■ **ACTIVITY LIST**:
1. List every organization named in the article on the North Staffordshire hospital trust's iSoft system rollout.
2. Extend the article on the North Staffordshire hospital trust's iSoft system rollout with a further paragraph that follows on from its final sentence.

University Hospital of North Staffordshire NHS Trust has started its trust-wide ‘big bang’ implementation of a new iSoft patient administration system, together with specialist clinical systems as part of its move towards an electronic patient record. 

Several of the trust’s legacy systems, many of which were bespoke, have now been replaced in PAS A&E, theatre, maternity, clinical coding, data warehousing and results reporting. Yet to be implemented is order communications and prescribing.

The project which has occurred outside the NHS National Programme for IT was originally signed between the trust and iSoft in 2003 and was originally due to have gone live in March, 2004.

The new systems will form part of the trust’s EPR system. Although outside the NPfIT contract, many of the systems being implemented at the trust are also due to be implemented at other sites in the North West and West Midlands cluster of the NPfIT by local NHS IT prime contracts Computer Services Corporation (CSC).

Jeff Harnet, EPR programme manager at the hospital, said: "What we have achieved is directly in line with the goals of the national programme to modernise information tools available to healthcare professionals. Making full use of information systems is crucial to improving access to, and the quality of, healthcare services for clinical staff and patients alike."

Stored entries
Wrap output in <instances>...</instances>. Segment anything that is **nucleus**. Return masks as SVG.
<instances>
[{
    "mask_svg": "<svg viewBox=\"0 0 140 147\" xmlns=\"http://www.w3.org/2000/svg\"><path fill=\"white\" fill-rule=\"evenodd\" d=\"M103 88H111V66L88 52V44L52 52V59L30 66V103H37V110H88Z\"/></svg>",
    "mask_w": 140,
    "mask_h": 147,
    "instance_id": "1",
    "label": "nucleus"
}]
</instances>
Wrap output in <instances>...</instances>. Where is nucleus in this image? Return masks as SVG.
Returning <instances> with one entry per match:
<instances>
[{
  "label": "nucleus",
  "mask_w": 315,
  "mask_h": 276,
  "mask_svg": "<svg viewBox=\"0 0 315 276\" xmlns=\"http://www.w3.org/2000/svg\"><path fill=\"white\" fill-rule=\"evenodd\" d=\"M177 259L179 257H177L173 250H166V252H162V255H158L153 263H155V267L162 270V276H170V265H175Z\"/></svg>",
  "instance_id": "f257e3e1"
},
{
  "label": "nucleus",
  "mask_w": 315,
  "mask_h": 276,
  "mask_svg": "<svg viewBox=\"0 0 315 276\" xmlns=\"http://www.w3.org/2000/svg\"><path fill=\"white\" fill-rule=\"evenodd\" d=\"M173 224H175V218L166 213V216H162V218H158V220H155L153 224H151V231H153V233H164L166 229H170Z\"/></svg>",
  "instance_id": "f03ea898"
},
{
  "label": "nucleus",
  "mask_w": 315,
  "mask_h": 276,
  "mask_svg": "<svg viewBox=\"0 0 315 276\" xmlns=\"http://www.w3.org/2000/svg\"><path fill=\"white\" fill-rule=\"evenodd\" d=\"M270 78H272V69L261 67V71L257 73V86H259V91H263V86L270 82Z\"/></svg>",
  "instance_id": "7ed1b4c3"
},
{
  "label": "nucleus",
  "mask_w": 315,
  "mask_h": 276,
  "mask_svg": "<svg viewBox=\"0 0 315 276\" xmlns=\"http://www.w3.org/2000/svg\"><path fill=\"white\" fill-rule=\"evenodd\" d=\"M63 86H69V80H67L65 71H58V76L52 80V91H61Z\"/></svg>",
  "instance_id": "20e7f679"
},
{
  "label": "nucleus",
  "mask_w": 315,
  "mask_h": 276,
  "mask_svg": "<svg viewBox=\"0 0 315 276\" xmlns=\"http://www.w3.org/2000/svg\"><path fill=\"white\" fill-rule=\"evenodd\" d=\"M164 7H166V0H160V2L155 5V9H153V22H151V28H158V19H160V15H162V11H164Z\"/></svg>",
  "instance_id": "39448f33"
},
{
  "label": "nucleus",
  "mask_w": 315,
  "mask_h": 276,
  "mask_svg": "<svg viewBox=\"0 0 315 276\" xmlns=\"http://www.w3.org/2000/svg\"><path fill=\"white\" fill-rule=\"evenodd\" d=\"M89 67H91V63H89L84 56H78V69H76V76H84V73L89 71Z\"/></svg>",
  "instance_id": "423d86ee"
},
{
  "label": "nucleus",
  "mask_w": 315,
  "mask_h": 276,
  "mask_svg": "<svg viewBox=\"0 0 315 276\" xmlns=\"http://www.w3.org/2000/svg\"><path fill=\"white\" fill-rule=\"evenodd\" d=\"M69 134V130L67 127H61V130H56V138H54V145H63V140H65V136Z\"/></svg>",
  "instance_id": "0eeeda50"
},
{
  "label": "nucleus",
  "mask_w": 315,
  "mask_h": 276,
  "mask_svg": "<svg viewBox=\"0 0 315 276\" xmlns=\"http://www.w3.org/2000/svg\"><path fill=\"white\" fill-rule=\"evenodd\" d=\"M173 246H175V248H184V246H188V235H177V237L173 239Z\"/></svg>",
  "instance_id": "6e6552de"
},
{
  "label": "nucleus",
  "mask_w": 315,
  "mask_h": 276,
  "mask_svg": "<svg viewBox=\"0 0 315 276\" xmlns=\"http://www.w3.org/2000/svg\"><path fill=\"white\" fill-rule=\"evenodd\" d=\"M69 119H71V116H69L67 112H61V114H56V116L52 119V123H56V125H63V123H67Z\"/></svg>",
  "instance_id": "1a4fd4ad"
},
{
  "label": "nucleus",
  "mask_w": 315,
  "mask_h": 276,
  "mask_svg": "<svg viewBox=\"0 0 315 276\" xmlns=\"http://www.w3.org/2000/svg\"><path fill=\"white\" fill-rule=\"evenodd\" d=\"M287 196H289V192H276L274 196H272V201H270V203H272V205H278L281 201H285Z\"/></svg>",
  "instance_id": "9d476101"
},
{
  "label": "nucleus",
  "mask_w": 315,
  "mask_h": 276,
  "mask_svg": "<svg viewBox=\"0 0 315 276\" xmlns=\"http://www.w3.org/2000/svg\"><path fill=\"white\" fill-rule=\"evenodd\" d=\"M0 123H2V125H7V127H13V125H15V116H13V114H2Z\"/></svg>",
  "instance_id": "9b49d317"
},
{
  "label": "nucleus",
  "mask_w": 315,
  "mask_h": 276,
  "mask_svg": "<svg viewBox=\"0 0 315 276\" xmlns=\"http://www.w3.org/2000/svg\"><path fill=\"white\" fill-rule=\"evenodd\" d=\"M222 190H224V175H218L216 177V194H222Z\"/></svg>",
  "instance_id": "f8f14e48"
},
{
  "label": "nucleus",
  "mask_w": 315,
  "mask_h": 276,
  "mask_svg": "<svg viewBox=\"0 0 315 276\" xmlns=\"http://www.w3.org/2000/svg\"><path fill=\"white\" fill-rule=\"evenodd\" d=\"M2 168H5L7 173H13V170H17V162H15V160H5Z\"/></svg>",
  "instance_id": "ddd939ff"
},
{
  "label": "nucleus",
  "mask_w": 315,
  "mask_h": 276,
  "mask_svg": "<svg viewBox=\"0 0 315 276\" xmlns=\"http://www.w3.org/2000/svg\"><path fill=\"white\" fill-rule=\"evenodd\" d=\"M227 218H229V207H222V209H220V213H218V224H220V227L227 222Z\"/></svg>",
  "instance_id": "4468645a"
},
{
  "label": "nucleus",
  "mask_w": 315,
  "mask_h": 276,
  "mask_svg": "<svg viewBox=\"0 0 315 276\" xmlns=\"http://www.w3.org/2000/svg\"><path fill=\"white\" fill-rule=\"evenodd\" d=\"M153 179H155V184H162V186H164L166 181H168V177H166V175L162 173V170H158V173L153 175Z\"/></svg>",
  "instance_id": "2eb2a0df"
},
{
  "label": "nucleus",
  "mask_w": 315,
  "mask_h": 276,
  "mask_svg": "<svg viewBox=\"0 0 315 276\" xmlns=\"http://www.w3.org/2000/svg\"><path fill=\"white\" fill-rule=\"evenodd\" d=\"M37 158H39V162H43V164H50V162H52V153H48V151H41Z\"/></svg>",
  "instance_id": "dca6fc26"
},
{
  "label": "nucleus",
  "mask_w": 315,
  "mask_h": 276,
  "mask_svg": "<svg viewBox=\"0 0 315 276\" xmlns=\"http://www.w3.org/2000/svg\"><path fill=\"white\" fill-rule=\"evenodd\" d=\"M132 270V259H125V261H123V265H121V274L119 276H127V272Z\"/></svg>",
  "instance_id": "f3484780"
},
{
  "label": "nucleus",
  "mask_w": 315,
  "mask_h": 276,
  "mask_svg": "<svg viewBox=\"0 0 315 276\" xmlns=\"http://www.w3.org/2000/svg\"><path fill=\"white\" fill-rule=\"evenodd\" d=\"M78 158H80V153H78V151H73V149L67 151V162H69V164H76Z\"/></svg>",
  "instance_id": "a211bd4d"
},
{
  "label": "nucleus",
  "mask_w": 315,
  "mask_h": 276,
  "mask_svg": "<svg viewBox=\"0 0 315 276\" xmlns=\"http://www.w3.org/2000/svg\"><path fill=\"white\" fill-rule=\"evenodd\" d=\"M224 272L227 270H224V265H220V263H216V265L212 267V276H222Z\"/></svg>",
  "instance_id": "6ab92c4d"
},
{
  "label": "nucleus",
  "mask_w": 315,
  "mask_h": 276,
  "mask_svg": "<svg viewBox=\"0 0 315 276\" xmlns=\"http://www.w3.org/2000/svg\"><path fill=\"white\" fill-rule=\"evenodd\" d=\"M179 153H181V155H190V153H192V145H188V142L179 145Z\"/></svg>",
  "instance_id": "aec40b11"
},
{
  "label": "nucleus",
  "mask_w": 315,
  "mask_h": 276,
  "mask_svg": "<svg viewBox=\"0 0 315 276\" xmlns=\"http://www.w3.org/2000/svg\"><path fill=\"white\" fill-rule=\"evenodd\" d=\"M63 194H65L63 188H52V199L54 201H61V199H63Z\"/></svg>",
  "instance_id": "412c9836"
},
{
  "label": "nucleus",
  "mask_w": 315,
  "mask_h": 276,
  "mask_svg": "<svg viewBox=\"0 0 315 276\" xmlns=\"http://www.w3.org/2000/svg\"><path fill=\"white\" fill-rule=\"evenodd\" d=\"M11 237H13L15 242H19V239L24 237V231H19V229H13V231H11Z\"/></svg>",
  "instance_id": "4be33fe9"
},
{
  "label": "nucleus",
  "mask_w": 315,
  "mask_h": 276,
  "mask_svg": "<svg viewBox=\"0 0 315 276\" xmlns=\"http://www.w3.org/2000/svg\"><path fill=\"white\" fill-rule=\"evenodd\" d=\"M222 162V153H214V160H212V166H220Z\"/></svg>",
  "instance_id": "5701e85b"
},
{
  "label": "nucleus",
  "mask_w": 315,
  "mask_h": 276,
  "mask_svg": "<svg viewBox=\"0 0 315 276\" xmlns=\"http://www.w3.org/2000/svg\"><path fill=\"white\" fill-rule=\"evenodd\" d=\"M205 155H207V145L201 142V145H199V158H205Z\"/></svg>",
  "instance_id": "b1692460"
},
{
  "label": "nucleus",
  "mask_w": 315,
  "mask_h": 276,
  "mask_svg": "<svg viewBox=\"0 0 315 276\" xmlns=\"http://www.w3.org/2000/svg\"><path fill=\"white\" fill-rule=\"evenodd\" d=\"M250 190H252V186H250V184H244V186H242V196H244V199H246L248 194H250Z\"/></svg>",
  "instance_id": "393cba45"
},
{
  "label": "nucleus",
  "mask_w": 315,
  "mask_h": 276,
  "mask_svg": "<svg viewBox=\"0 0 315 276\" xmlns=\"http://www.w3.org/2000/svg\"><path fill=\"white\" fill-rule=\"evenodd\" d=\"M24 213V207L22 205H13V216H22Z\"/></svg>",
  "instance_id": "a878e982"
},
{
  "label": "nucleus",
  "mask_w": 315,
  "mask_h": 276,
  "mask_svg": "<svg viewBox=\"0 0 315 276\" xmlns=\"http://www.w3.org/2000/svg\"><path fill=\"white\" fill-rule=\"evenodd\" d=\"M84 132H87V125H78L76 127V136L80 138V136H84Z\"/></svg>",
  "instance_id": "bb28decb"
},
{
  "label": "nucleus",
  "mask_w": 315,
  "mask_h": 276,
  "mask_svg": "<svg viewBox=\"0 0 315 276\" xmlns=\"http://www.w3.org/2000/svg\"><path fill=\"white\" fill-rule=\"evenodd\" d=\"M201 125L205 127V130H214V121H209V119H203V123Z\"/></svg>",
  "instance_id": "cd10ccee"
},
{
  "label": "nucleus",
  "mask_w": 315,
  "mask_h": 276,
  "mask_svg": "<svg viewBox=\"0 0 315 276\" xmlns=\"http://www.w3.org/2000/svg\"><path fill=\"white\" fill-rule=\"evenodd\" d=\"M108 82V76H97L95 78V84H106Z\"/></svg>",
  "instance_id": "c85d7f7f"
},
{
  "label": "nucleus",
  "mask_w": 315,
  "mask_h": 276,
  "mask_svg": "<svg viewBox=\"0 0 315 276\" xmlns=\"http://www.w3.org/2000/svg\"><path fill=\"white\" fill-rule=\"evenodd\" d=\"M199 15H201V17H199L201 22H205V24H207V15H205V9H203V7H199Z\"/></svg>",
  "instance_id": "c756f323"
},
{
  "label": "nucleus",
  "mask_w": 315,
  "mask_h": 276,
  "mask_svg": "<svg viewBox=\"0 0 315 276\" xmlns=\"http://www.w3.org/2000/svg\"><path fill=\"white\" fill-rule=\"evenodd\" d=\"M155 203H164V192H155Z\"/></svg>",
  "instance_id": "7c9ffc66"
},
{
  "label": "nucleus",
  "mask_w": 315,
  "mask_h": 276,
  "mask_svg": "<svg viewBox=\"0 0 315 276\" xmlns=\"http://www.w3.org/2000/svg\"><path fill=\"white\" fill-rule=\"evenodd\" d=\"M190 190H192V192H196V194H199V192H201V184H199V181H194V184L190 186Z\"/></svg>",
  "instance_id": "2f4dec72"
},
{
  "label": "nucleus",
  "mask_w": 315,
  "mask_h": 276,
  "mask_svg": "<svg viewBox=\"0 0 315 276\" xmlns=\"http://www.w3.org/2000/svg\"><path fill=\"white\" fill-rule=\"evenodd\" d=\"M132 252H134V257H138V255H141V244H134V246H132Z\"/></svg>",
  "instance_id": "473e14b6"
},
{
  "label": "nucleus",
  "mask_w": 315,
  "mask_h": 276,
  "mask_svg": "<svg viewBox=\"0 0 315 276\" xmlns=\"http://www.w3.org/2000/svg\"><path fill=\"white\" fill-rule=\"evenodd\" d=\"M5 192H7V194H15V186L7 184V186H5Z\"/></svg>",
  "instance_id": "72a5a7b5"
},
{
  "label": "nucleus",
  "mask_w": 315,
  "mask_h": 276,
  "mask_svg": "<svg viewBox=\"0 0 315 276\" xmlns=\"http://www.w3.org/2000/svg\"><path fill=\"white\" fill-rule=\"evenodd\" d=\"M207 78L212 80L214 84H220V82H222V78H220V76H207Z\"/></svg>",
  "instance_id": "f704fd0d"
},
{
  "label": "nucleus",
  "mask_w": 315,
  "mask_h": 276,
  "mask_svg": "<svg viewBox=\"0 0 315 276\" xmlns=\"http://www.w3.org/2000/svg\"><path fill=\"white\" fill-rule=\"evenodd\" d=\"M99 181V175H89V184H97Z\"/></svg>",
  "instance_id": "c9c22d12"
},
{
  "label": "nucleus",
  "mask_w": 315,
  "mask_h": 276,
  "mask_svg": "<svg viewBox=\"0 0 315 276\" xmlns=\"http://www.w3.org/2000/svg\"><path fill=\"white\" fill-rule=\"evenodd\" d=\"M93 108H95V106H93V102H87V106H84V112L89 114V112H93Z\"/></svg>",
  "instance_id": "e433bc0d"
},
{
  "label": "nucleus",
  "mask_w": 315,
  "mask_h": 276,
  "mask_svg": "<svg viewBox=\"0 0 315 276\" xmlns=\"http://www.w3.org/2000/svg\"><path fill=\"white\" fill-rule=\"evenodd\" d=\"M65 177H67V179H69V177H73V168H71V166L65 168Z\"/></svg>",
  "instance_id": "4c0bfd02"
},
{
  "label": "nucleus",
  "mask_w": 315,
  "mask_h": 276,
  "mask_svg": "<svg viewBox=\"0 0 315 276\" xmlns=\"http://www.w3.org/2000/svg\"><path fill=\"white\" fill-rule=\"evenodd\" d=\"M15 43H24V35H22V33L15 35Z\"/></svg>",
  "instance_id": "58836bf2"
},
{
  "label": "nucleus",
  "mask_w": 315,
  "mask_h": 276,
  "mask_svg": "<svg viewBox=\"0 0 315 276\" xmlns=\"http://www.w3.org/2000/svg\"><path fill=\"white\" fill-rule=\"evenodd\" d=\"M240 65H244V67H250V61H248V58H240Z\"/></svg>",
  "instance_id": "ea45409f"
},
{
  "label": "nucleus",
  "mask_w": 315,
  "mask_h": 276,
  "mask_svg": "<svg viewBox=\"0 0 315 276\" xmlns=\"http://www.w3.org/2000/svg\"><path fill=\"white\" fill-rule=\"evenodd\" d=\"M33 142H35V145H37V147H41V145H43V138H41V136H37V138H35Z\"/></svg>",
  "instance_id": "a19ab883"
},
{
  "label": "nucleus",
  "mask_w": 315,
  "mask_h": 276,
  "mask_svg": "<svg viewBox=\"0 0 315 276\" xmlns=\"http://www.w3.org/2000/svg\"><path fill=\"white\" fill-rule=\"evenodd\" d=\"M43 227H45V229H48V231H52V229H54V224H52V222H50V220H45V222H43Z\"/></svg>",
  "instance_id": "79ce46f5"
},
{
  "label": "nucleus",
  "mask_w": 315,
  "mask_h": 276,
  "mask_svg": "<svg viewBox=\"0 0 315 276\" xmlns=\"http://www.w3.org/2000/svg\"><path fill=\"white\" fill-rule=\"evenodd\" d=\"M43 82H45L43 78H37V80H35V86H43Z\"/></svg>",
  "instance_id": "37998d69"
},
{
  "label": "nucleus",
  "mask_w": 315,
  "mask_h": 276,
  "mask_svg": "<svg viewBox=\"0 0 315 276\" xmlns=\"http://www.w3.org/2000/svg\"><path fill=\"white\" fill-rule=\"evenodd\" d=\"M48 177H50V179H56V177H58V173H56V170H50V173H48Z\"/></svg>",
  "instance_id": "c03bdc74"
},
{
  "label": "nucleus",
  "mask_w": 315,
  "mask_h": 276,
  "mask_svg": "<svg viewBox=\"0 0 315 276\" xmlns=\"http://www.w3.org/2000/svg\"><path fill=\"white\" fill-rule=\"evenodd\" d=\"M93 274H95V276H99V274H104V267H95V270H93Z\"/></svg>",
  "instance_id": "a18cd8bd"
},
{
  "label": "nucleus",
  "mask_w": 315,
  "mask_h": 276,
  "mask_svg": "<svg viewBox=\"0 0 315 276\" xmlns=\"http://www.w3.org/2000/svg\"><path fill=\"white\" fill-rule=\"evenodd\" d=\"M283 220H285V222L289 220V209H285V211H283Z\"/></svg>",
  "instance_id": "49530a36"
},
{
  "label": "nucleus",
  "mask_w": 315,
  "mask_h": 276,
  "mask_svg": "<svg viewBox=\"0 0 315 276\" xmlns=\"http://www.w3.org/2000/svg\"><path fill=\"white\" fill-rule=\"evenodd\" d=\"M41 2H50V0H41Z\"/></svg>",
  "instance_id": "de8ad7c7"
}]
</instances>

■ **RESPONSES BY ITEM NUMBER**:
1.
University Hospital of North Staffordshire NHS Trust
iSoft
NHS National Programme for IT (NPfIT)
Computer Services Corporation (CSC)

2.
The original target date has been moved back a number of times during the project, from May 2004 to July then December 2005. A full EPR will be installed in the trust over subsequent phases, as well as PACS.

Harnett told E-Health Insider in May that while the systems implemented were not the long-awaited Lorenzo PAS, they were getting "a lot more functionality than just iCM and iPM", iSOFT’s existing PAS and clinical systems.

In May the trust and iSoft said in a joint statement that there had been a number of reasons for the delays: "Data migration on this scale and complexity is something that is outside the scope of many NPfIT projects. iSoft is transferring ten years’ worth of clinical data from multiple, disparate sources."